_TASK BRIEF_: Go through the material underneath and show every line where the string "frames" occurs.
----
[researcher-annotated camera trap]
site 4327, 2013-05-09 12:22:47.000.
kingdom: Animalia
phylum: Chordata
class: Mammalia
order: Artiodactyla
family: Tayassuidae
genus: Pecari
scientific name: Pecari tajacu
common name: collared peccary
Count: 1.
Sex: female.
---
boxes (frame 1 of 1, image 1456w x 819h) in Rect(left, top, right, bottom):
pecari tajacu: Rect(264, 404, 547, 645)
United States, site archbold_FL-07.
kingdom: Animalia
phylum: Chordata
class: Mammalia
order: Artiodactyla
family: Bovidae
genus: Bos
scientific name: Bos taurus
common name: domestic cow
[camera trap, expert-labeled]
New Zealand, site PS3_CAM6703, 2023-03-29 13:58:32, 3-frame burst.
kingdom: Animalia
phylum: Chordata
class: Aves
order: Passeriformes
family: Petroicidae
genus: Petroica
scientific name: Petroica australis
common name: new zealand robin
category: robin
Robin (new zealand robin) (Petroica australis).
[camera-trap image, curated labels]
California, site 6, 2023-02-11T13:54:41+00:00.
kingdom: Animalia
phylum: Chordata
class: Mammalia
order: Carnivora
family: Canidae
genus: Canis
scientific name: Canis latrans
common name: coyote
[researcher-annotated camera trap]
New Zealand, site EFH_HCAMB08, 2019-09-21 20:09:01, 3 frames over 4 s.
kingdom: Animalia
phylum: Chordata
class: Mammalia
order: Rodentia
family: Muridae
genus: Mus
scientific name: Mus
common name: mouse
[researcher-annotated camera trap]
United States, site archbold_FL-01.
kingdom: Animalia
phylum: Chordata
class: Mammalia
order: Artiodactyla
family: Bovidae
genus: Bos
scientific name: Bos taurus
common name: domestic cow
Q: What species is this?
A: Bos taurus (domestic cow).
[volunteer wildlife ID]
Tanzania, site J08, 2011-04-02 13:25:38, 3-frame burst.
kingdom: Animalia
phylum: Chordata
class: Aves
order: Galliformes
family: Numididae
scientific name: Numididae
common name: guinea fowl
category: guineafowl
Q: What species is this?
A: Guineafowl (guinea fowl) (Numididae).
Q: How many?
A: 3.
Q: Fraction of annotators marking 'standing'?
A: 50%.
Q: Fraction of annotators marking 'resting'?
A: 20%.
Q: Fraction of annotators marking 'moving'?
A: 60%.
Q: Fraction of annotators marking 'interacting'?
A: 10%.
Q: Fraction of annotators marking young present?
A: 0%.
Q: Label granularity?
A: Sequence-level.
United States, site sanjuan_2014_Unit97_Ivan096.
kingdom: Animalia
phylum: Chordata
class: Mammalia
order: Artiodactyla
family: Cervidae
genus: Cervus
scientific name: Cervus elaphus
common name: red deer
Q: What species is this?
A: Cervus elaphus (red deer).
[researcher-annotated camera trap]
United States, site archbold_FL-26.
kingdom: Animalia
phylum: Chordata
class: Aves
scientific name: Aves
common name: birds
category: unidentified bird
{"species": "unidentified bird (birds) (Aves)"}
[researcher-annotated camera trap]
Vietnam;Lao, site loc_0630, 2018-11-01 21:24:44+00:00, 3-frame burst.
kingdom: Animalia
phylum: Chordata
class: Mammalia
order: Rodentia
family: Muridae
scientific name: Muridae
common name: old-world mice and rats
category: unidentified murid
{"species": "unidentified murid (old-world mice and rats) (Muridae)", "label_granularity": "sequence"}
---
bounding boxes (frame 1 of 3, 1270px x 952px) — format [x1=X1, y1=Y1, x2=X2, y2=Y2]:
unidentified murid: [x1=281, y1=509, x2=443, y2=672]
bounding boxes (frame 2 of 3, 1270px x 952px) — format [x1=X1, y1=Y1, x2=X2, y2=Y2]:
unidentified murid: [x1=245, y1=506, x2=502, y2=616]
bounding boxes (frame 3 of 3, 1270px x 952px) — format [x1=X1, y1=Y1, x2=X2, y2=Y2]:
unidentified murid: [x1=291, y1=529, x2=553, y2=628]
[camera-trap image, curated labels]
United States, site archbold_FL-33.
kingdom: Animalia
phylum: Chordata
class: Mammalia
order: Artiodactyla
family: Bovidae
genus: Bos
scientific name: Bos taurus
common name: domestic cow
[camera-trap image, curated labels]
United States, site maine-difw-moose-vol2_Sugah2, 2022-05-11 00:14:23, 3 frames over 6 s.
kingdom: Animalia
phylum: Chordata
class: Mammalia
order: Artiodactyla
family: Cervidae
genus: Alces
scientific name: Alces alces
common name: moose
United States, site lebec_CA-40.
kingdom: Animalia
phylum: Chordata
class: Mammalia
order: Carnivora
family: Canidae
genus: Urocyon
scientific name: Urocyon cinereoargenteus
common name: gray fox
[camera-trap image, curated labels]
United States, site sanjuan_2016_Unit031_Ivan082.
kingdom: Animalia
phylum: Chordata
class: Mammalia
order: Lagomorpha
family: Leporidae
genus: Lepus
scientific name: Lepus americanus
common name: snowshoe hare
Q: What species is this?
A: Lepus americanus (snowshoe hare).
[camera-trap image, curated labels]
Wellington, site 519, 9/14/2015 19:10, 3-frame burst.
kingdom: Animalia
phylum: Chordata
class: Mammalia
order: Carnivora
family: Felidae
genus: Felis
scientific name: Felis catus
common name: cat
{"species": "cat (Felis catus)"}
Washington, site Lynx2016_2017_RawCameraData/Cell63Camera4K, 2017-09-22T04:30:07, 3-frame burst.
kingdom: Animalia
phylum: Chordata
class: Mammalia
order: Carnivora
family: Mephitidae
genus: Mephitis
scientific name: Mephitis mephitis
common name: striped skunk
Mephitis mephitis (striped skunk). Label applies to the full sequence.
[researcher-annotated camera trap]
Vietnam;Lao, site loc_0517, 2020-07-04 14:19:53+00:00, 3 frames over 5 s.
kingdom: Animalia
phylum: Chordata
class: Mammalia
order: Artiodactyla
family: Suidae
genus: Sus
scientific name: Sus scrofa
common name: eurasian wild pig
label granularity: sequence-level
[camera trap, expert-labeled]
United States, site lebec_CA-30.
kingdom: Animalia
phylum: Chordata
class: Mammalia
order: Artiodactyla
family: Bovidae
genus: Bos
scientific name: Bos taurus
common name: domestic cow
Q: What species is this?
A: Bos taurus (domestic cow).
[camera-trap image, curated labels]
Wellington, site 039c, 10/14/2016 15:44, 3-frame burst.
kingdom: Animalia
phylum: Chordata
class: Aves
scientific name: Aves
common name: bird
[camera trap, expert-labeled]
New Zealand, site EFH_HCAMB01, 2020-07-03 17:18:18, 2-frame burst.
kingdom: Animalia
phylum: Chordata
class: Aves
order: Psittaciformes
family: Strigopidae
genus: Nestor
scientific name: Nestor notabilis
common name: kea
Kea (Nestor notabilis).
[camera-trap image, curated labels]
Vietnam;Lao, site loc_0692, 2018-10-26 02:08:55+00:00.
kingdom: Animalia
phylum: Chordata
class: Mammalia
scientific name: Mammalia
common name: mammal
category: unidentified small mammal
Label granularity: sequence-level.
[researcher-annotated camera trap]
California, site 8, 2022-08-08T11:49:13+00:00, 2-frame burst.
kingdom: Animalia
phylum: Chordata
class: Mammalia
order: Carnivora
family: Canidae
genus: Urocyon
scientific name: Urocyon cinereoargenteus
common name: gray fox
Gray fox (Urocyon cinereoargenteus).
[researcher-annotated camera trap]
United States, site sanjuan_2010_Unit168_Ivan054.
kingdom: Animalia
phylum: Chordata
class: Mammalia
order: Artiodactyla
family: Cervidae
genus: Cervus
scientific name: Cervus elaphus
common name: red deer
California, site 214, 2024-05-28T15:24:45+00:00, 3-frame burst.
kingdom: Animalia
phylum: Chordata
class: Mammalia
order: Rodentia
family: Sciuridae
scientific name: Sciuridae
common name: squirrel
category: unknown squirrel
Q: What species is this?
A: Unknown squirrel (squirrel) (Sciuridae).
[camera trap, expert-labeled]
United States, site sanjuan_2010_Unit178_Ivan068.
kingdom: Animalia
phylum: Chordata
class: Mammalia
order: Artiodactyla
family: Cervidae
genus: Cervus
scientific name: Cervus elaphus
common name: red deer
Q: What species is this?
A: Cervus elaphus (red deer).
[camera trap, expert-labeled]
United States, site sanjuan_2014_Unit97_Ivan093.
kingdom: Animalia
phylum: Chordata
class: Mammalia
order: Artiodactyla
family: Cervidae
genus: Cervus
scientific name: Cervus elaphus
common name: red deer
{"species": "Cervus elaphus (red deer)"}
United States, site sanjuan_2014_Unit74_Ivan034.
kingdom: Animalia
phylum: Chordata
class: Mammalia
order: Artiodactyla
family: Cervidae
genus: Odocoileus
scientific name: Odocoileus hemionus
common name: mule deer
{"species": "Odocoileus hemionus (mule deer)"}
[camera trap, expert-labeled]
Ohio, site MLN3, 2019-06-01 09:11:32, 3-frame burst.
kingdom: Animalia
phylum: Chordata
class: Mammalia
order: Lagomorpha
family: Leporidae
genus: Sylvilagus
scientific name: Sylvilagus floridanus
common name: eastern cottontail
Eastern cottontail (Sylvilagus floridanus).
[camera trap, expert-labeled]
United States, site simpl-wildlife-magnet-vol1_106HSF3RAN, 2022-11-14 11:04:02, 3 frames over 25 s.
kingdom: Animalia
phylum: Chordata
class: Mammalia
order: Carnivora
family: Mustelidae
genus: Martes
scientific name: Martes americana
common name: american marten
----
_RESPONSE AREA_:
New Zealand, site EFH_HCAMB08, 2019-09-21 20:09:01, 3 frames over 4 s.
United States, site maine-difw-moose-vol2_Sugah2, 2022-05-11 00:14:23, 3 frames over 6 s.
Vietnam;Lao, site loc_0517, 2020-07-04 14:19:53+00:00, 3 frames over 5 s.
United States, site simpl-wildlife-magnet-vol1_106HSF3RAN, 2022-11-14 11:04:02, 3 frames over 25 s.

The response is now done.